Consultant University Medicine Essen Essen, Germany
Introduction/Rationale: Cystic fibrosis (CF) is a life-limiting genetic disease associated with altered immune regulation. CFTR triple modulator therapy (elexacaftor/tezacaftor/ivacaftor, ETI) improves clinical outcomes in people with CF (pwCF) but its impact on adaptive immunity remains unclear.
Methods: We analyzed peripheral blood CD4⁺ T cells from healthy controls (n=22) and pwCF (n=21) at baseline, 3, 6, and 9 months after ETI initiation. CD4⁺ T cells were immunophenotyped by flow cytometry directly after isolation and 48 hours in vitro culture (±αCD3/CD28). Plasma cytokine levels (n=12) were quantified.
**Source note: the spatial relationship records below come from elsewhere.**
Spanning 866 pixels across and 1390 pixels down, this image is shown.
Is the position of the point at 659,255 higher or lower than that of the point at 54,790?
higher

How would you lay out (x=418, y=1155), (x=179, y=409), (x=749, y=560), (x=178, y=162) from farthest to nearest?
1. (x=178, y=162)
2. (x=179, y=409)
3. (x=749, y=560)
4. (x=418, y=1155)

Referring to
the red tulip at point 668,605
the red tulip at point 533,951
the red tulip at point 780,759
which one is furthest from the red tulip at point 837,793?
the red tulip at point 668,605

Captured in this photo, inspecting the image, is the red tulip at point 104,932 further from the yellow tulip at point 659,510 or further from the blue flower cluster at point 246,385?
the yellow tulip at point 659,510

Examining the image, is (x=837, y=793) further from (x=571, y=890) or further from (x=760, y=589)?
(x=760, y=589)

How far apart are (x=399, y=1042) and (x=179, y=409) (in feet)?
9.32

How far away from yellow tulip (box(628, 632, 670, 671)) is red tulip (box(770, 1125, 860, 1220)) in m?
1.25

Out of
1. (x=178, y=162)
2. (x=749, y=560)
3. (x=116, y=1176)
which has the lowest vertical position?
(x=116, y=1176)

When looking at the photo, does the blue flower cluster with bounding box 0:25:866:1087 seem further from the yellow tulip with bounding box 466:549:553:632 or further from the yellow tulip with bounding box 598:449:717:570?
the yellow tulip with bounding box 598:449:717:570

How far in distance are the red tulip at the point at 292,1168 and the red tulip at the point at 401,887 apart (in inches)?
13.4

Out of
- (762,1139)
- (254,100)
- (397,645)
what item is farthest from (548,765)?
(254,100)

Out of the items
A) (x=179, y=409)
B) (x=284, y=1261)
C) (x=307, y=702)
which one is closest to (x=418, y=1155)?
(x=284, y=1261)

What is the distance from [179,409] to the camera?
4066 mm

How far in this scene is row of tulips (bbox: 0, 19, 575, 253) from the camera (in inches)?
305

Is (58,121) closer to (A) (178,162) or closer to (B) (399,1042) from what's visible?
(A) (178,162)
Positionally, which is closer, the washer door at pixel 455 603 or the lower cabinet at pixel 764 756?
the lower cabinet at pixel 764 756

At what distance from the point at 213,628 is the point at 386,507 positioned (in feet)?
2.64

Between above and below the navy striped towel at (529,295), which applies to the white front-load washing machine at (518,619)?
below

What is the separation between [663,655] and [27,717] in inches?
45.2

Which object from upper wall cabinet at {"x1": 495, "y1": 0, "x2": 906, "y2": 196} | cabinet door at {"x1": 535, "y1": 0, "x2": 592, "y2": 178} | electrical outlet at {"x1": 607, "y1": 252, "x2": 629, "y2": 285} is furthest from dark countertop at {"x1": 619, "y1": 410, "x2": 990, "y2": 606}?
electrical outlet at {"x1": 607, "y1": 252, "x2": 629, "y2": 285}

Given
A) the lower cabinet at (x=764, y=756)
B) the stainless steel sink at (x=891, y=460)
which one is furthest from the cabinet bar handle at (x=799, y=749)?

Results: At baseline, pwCF showed higher CD69⁺ and terminally differentiated effector memory (Temra) CD4⁺ T cells, along with reduced effector regulatory T cells (eTreg), suggesting chronic activation and impaired T cell regulation. ETI reduced CD69+ and Temra, while giving rise to eTregs, particularly after activation, reaching control levels. Plasma cytokines mirrored some of these changes. IL-9 and IL-10, both linked to Treg function, were lower in pwCF but increased post-ETI. Classical Th2 cytokines (IL-5, IL-13) showed similar trends, which may reflect partial recovery of Treg-associated function and Th2 response. In contrast, IL-22 remained below control levels despite ETI, suggesting epithelial barrier-associated deficits.
Conclusion: Overall, ETI not only improved clinical outcomes in pwCF but rebalanced CD4⁺ T cell subsets and cytokine profiles, suggesting improved adaptive immune function following CFTR correction.